(Beginning of Exercise material)

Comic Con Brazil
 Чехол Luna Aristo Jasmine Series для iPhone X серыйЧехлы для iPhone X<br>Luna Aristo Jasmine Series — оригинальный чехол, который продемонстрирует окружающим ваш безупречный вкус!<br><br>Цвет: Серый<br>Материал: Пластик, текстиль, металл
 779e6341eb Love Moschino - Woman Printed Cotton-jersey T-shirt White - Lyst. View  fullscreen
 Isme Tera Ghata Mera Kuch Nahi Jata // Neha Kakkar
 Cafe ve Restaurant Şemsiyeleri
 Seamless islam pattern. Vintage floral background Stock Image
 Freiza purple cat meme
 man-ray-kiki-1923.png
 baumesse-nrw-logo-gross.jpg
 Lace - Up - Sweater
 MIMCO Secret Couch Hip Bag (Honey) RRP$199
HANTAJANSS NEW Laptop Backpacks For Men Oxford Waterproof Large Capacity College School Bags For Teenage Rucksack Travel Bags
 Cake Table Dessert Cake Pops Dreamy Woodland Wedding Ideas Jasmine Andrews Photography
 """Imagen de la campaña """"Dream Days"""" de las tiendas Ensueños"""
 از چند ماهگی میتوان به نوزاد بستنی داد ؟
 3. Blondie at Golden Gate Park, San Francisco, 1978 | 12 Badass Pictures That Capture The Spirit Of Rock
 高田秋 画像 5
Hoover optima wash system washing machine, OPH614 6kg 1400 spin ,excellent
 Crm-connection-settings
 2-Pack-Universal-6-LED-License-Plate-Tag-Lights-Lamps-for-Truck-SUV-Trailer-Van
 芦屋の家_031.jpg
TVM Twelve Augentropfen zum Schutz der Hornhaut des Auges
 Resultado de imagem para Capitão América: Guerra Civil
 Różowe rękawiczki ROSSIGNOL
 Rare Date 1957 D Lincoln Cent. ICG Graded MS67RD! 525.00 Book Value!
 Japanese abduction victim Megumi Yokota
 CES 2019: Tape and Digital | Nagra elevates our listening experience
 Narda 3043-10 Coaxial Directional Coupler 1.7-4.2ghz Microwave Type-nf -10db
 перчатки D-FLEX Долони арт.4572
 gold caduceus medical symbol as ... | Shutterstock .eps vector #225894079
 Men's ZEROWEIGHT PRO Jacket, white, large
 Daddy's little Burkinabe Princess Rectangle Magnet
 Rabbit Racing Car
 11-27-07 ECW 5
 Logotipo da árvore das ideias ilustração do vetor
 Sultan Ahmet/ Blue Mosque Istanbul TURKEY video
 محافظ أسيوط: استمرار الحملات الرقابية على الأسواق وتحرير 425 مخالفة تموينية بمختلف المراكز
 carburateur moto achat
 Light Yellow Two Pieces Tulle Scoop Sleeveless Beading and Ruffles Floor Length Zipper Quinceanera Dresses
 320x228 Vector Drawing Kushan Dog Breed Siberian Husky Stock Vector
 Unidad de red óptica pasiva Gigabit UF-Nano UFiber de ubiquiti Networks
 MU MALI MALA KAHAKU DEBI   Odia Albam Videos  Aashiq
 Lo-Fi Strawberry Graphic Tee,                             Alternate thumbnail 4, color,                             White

(End of Exercise material)

#### Work instructions:
In the data above, find the line with "gold caduceus medical" and the line with "carburateur moto achat". Retype both, plus every line between them, exactly.

#### Task result:
 gold caduceus medical symbol as ... | Shutterstock .eps vector #225894079
 Men's ZEROWEIGHT PRO Jacket, white, large
 Daddy's little Burkinabe Princess Rectangle Magnet
 Rabbit Racing Car
 11-27-07 ECW 5
 Logotipo da árvore das ideias ilustração do vetor
 Sultan Ahmet/ Blue Mosque Istanbul TURKEY video
 محافظ أسيوط: استمرار الحملات الرقابية على الأسواق وتحرير 425 مخالفة تموينية بمختلف المراكز
 carburateur moto achat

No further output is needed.